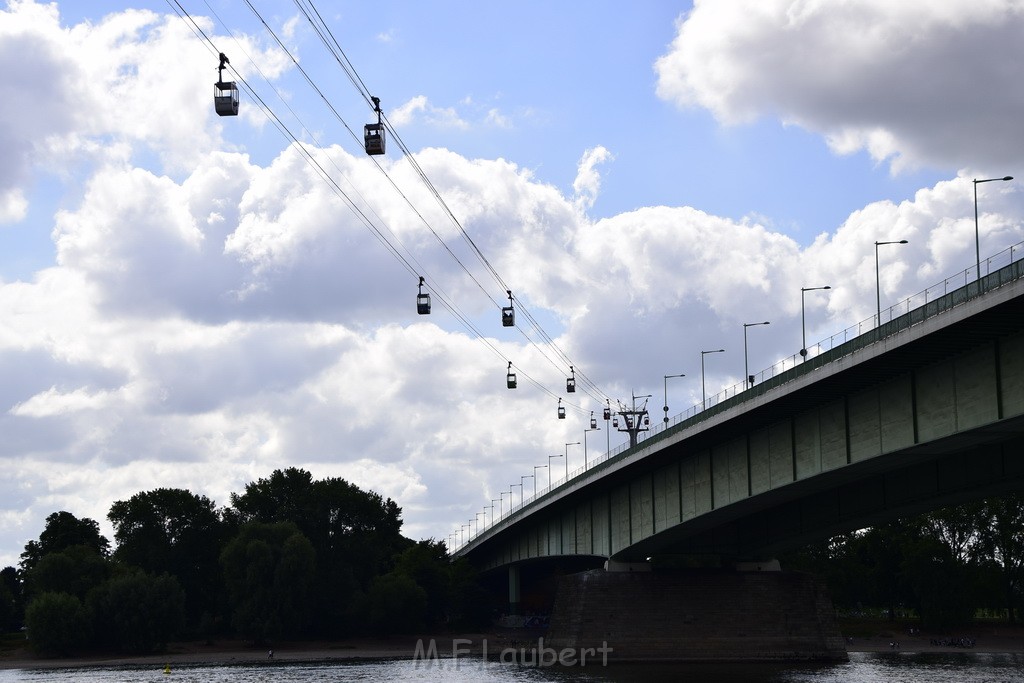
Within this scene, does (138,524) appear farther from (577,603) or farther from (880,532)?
(880,532)

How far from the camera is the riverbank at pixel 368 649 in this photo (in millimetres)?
101062

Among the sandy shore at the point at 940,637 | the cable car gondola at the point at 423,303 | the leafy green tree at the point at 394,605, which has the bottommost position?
the sandy shore at the point at 940,637

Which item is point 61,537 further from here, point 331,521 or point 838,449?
point 838,449

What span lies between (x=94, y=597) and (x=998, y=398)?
8203 centimetres

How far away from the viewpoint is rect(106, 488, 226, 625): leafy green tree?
394 feet

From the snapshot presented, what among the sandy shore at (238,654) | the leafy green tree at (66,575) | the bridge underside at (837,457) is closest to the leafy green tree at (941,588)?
the bridge underside at (837,457)

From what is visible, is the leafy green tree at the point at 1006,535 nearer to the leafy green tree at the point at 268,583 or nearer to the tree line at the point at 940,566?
the tree line at the point at 940,566

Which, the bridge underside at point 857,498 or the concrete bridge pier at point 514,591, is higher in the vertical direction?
the bridge underside at point 857,498

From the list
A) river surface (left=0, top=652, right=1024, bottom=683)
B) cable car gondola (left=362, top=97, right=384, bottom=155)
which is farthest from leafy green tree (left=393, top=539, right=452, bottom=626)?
cable car gondola (left=362, top=97, right=384, bottom=155)

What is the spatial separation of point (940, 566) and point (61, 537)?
315 feet

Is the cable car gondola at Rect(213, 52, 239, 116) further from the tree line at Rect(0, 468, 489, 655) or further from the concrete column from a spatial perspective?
the concrete column

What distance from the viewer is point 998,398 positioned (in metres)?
44.4

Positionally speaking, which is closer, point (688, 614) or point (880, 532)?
point (688, 614)

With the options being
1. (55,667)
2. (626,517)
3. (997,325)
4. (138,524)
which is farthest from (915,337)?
(138,524)
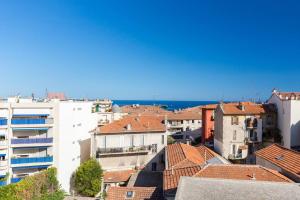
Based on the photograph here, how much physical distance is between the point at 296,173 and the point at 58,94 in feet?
143

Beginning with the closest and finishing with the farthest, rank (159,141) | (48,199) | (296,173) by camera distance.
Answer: (296,173) < (48,199) < (159,141)

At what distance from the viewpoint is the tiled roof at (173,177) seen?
944 inches

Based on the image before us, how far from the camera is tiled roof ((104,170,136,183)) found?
39688 millimetres

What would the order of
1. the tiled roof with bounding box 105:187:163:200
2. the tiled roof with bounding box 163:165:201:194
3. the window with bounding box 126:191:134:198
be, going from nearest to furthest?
the tiled roof with bounding box 163:165:201:194 < the tiled roof with bounding box 105:187:163:200 < the window with bounding box 126:191:134:198

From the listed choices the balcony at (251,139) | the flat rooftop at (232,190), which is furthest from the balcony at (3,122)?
the balcony at (251,139)

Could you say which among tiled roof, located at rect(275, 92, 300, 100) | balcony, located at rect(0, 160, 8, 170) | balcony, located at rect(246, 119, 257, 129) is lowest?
balcony, located at rect(0, 160, 8, 170)

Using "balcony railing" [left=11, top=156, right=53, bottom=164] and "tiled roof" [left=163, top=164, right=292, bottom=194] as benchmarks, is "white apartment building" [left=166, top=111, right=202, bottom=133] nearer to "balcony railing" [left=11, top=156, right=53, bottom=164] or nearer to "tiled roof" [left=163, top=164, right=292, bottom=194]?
"balcony railing" [left=11, top=156, right=53, bottom=164]

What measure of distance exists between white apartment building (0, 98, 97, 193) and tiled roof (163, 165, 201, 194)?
63.0 ft

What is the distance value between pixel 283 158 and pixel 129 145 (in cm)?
2244

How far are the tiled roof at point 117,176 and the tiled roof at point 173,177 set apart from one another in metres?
13.5

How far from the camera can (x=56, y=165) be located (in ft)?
132

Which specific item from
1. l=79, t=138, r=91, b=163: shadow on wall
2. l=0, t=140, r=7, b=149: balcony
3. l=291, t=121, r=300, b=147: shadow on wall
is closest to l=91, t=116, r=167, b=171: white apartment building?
l=79, t=138, r=91, b=163: shadow on wall

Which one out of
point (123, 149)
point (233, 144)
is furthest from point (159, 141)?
point (233, 144)

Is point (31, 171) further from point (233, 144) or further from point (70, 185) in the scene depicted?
point (233, 144)
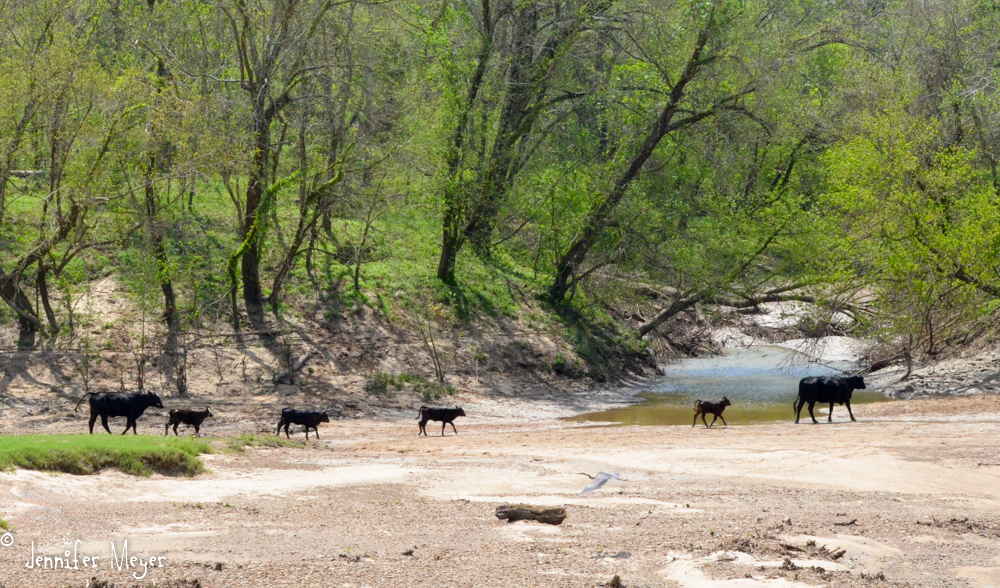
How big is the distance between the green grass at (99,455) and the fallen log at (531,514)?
16.8ft

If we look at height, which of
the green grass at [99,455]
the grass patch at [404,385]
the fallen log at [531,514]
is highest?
the grass patch at [404,385]

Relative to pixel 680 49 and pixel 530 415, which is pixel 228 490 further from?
pixel 680 49

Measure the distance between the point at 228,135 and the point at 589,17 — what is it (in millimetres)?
11556

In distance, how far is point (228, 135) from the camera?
24.4 meters

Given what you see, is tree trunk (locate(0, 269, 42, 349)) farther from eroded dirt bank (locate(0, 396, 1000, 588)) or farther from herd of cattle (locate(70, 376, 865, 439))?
eroded dirt bank (locate(0, 396, 1000, 588))

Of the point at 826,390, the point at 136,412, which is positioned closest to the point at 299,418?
the point at 136,412

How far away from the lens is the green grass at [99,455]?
1256cm

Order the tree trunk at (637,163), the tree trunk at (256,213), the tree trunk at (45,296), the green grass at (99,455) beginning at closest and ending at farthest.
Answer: the green grass at (99,455)
the tree trunk at (45,296)
the tree trunk at (256,213)
the tree trunk at (637,163)

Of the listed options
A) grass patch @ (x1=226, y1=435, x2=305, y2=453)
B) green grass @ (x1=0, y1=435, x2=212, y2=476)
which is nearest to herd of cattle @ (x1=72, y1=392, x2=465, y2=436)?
grass patch @ (x1=226, y1=435, x2=305, y2=453)

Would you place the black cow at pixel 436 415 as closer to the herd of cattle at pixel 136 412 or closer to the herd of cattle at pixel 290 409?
the herd of cattle at pixel 290 409
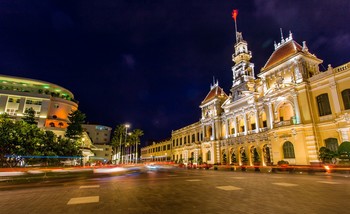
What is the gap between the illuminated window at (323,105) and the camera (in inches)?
1009

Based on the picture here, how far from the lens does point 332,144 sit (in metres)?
24.7

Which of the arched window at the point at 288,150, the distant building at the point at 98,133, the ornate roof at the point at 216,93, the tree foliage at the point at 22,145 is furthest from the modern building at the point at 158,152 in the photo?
the tree foliage at the point at 22,145

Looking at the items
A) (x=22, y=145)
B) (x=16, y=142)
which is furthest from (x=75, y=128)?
(x=16, y=142)

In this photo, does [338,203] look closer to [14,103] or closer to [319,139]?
[319,139]

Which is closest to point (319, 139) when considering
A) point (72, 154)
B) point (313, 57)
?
point (313, 57)

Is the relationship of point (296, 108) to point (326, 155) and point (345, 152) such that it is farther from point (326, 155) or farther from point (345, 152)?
point (345, 152)

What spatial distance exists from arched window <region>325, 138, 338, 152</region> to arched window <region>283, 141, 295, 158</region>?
4.18m

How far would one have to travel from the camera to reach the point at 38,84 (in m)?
54.5

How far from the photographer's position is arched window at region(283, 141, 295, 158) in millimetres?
28078

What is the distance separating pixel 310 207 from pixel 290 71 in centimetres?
3015

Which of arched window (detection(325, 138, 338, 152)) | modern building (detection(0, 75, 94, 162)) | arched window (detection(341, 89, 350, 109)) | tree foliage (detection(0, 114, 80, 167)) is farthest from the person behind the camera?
modern building (detection(0, 75, 94, 162))

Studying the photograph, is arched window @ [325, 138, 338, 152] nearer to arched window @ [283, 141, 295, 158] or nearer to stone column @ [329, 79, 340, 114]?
stone column @ [329, 79, 340, 114]

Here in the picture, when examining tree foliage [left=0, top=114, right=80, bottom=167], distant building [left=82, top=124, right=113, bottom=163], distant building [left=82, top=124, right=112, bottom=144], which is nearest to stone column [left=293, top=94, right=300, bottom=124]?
tree foliage [left=0, top=114, right=80, bottom=167]

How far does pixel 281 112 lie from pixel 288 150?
6597 millimetres
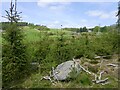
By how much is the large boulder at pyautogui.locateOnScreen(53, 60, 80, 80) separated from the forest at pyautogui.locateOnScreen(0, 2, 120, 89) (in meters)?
0.13

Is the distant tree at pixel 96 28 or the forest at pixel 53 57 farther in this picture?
the distant tree at pixel 96 28

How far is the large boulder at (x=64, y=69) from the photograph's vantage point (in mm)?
7359

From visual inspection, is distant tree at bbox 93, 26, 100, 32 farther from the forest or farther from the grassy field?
the forest

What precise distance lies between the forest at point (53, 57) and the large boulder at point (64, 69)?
13 cm

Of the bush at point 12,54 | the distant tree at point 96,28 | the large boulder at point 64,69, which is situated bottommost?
→ the large boulder at point 64,69

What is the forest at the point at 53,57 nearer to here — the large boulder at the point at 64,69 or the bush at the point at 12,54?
the bush at the point at 12,54

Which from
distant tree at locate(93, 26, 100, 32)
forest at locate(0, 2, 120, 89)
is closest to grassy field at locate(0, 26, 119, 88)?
forest at locate(0, 2, 120, 89)

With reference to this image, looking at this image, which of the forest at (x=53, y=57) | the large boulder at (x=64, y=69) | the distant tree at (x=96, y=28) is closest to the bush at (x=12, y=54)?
the forest at (x=53, y=57)

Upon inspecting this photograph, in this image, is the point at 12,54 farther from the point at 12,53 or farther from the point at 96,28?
the point at 96,28

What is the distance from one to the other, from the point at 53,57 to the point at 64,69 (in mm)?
954

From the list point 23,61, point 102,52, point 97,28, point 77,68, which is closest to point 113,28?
point 102,52

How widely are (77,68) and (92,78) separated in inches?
21.3

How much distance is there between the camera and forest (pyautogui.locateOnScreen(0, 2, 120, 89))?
7051mm

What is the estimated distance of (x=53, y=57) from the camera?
27.3 ft
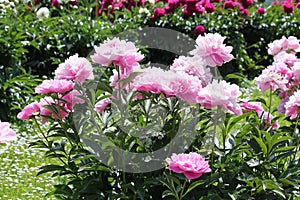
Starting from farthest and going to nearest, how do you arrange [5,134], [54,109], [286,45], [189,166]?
[286,45] < [54,109] < [189,166] < [5,134]

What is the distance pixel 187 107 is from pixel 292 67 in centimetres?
57

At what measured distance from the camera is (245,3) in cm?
756

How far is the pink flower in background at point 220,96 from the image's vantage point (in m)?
2.34

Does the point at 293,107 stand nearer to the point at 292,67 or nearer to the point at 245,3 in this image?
the point at 292,67

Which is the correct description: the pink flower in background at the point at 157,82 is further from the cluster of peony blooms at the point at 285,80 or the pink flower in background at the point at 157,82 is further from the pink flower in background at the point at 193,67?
the cluster of peony blooms at the point at 285,80

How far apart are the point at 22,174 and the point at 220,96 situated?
2.25 metres

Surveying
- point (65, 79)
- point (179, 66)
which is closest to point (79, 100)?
point (65, 79)

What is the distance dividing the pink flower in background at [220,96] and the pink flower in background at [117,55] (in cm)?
29

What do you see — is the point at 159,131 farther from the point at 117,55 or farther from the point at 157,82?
the point at 117,55

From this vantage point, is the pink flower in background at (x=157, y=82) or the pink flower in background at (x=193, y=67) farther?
the pink flower in background at (x=193, y=67)

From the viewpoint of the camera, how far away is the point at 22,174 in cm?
422

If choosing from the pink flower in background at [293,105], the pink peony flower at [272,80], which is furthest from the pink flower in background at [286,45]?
the pink flower in background at [293,105]

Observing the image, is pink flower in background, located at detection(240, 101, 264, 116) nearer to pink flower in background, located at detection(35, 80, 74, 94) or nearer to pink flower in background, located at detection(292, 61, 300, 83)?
pink flower in background, located at detection(292, 61, 300, 83)

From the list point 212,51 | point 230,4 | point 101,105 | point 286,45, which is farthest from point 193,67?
point 230,4
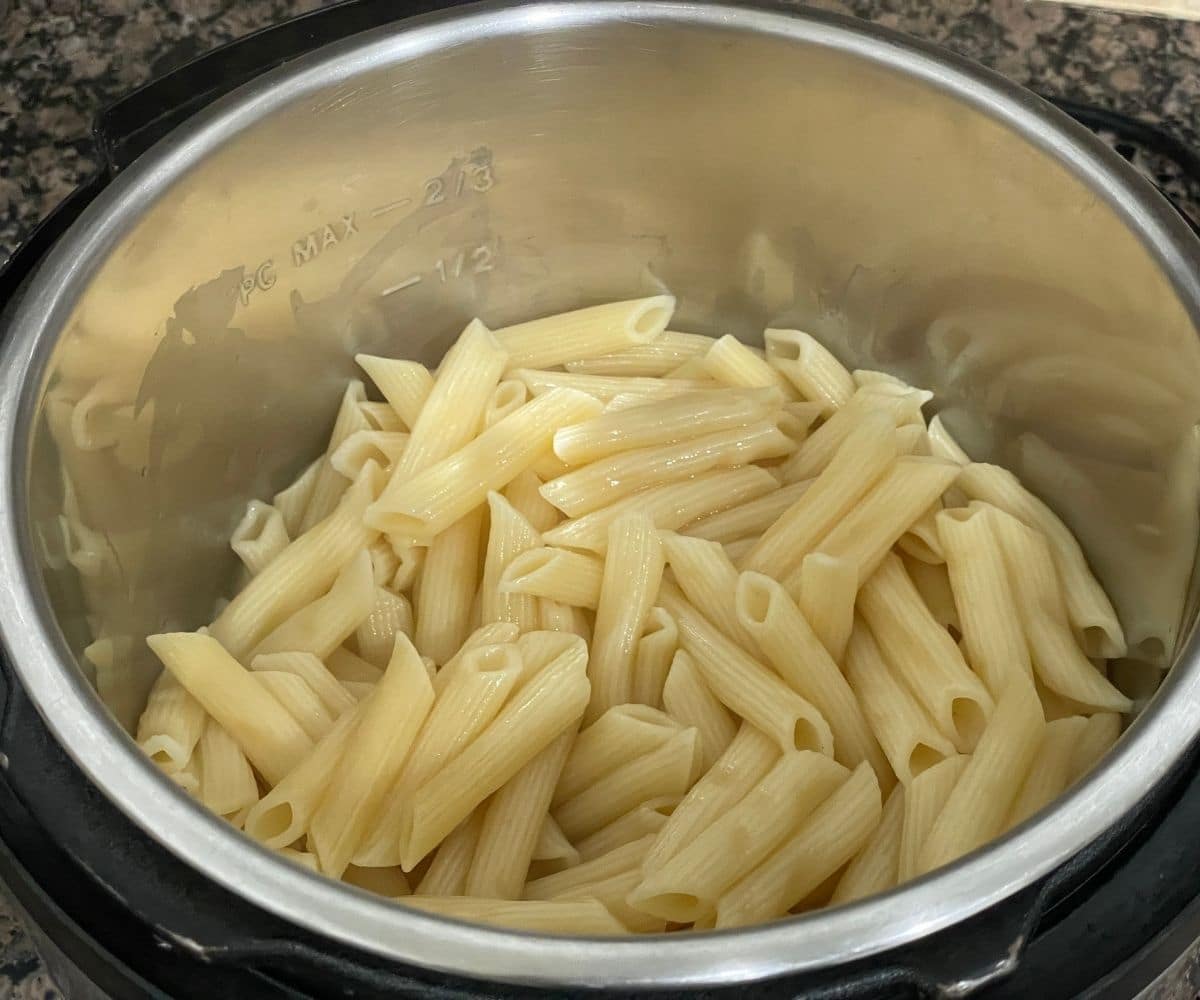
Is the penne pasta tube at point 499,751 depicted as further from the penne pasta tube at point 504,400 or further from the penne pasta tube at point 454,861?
the penne pasta tube at point 504,400

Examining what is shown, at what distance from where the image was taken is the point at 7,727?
705 mm

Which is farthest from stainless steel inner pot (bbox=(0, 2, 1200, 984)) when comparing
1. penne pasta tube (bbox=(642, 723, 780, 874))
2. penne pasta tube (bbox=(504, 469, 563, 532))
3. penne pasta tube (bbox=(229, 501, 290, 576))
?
penne pasta tube (bbox=(642, 723, 780, 874))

Short task =>
Leave out every picture and copy verbatim the lines running from the line containing "From the viewpoint of" through the final line of the data.

Task response =>
From the viewpoint of the camera, how far away is the point at 22,174 in cm?
422

If choosing from the pink flower in background at [293,105], the pink peony flower at [272,80], which is furthest from the pink flower in background at [286,45]?
the pink flower in background at [293,105]

Observing the image, is pink flower in background, located at detection(240, 101, 264, 116) nearer to pink flower in background, located at detection(35, 80, 74, 94) or nearer to pink flower in background, located at detection(292, 61, 300, 83)?
pink flower in background, located at detection(292, 61, 300, 83)

From the list point 212,51 | point 230,4 | point 101,105 | point 286,45, which is farthest from point 193,67?
point 230,4
Is the penne pasta tube at point 499,751 depicted as further from the penne pasta tube at point 504,400 or further from the penne pasta tube at point 454,861?
the penne pasta tube at point 504,400

Examining what is shown, at what distance from where the image was taken is the point at 7,727?
705 mm

Which is farthest from stainless steel inner pot (bbox=(0, 2, 1200, 984)) when comparing
1. penne pasta tube (bbox=(642, 723, 780, 874))
2. penne pasta tube (bbox=(504, 469, 563, 532))
3. penne pasta tube (bbox=(229, 501, 290, 576))
?
penne pasta tube (bbox=(642, 723, 780, 874))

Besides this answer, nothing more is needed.